Thank you, Madam Chair and committee members, for inviting the Calgary Immigrant Women's Association, which I'll refer to as CIWA. It is a privilege to be here today to share and to gain further insights on this issue. We are very thankful for all the work being done by this committee to end intimate partner violence in Canada.
I'm calling from Calgary, Alberta, located on the traditional territories of the peoples of the Treaty No. 7 region in southern Alberta. Calgary is also home to the Métis Nation of Alberta Region 3.
At CIWA, we work with immigrant and refugee families as our target population, and in our 40 years of experience in working in this area, we believe that there is a huge need to increase accessibility and reduce social isolation and barriers to accessing community services for immigrant women/men and their families living in family/domestic intimate partner violence situations.

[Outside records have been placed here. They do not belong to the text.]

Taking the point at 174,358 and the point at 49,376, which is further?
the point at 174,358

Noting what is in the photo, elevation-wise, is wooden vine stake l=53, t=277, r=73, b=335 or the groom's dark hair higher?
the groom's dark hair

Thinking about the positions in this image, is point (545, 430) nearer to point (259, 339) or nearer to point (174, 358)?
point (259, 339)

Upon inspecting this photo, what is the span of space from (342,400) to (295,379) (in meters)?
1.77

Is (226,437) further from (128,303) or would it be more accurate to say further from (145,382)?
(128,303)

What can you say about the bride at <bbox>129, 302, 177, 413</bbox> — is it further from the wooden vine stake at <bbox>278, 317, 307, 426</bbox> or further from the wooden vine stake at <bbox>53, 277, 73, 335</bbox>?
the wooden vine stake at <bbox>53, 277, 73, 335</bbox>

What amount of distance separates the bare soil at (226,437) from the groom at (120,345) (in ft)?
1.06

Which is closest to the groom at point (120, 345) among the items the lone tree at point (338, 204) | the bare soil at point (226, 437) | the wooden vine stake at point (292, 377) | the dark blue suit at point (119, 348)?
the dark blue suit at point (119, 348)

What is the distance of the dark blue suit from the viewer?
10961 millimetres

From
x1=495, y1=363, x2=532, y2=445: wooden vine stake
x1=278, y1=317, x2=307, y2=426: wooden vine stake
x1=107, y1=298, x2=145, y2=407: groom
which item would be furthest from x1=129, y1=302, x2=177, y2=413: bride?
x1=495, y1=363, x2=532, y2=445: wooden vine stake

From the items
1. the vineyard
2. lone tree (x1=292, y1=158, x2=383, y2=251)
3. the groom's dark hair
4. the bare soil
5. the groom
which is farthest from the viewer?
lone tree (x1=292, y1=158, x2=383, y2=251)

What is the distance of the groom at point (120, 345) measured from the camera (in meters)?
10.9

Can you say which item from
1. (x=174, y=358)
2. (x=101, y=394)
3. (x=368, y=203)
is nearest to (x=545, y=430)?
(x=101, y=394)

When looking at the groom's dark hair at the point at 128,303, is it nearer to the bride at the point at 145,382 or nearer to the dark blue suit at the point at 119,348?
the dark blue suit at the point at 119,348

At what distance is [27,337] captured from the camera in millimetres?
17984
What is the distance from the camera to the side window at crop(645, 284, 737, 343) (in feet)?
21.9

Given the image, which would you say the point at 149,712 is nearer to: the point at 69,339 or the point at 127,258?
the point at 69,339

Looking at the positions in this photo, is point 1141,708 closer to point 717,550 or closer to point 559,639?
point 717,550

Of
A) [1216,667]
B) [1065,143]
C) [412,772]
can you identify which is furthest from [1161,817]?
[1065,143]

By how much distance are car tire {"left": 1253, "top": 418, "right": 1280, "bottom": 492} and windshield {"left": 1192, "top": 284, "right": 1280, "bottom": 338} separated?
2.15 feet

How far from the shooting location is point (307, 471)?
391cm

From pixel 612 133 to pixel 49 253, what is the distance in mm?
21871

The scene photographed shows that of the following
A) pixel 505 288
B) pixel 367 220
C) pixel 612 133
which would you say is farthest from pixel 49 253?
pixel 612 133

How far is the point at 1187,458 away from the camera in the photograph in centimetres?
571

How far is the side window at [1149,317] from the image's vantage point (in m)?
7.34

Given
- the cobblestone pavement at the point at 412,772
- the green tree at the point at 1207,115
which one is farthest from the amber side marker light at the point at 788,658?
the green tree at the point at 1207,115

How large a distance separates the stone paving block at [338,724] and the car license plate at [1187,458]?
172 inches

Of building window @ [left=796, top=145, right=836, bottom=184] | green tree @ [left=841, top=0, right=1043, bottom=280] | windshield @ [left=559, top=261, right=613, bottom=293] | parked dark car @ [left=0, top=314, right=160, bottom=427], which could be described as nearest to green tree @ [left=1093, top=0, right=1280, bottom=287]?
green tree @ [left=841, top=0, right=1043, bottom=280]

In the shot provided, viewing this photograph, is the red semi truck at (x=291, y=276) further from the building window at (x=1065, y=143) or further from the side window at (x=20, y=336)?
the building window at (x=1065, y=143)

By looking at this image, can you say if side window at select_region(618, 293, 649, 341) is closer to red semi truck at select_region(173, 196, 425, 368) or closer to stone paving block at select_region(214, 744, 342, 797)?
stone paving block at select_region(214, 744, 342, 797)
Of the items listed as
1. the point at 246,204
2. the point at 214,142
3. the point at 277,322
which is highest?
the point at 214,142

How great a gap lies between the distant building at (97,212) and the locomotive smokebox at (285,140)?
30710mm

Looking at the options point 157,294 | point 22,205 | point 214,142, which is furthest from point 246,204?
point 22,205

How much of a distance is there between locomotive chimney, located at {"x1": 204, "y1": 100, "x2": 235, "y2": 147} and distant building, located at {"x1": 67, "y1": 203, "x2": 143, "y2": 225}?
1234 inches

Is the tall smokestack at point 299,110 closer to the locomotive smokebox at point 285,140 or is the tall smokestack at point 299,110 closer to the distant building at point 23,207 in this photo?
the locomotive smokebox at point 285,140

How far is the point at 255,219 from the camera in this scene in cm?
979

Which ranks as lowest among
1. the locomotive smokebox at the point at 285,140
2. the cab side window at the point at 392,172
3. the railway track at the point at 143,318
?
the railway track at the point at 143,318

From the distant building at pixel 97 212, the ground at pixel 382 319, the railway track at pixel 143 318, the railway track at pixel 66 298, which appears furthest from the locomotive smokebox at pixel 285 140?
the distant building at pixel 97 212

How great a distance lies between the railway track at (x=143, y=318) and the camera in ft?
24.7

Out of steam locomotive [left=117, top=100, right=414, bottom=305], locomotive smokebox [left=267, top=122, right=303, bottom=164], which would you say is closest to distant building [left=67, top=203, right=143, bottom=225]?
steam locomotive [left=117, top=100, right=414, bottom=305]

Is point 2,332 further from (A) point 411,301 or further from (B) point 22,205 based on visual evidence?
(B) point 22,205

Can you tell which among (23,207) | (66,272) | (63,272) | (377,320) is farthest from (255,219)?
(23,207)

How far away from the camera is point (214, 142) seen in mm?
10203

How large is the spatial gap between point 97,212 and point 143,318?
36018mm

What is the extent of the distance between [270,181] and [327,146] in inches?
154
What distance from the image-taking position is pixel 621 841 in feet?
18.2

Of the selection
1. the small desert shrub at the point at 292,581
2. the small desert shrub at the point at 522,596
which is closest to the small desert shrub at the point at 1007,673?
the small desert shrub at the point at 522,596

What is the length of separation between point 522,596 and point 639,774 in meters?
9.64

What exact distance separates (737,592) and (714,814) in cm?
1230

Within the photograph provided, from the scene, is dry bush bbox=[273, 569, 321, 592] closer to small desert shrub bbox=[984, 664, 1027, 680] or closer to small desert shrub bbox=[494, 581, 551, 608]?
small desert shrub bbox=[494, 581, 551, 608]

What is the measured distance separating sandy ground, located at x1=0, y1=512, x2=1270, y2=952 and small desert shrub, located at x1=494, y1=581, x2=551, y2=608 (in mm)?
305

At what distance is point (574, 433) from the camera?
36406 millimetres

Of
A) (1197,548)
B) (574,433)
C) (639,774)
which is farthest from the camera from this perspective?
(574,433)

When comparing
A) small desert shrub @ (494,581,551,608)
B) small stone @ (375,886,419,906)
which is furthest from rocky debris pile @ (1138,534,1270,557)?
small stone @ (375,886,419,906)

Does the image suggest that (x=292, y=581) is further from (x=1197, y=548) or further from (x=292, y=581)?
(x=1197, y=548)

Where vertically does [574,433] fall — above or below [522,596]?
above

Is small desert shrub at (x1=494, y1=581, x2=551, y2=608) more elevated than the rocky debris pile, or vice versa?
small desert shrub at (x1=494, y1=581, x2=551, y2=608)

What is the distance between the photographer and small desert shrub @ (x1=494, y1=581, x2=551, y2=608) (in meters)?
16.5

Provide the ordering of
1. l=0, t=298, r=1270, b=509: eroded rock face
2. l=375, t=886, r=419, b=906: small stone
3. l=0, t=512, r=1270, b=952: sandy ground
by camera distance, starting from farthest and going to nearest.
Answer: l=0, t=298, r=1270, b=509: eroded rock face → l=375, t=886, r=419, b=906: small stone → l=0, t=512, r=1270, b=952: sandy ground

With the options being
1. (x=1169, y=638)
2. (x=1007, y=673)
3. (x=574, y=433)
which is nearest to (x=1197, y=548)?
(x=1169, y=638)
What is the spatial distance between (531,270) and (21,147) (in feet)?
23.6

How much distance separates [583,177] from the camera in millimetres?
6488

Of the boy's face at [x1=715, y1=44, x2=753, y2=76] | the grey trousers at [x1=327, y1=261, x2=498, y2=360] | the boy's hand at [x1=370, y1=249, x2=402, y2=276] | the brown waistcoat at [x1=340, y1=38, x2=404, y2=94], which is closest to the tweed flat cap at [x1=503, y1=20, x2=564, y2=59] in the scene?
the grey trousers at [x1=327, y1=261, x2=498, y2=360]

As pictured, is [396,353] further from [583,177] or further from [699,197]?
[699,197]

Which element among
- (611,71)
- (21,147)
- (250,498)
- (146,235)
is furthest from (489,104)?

Intimate partner violence is growing at an alarming pace, and the pandemic only brought a further huge spike globally. At CIWA, we saw a 57% increase in the clients whom we serve. Immigrant women whom we serve are at a higher risk due to language and culture barriers, poverty and lack of information on available resources.
In our experience, violence occurs among immigrant families due to the stressors related to overcoming the barriers related to settlement and integration, an inability to meet basic needs, unique personal circumstances and vulnerabilities, and the barriers related to premigration, migration and resettlement. Cultural barriers, stigma and role reversals only intensify their abuse experience.
This is further deepened when there is pre-existing trauma in the case of refugees, for example, who come with adverse experiences of war zones, have large families, maybe have disabilities, low to zero literacy in their own language, huge cultural barriers and stigma. Intimate partner violence programs and services that we offer should aim to positively impact immigrant families, as they should anywhere, by addressing these grassroots issues and changing the way people perceive and handle stress, gender equality, equity, family conflict, etc., as they are able only then to cope with all of these barriers.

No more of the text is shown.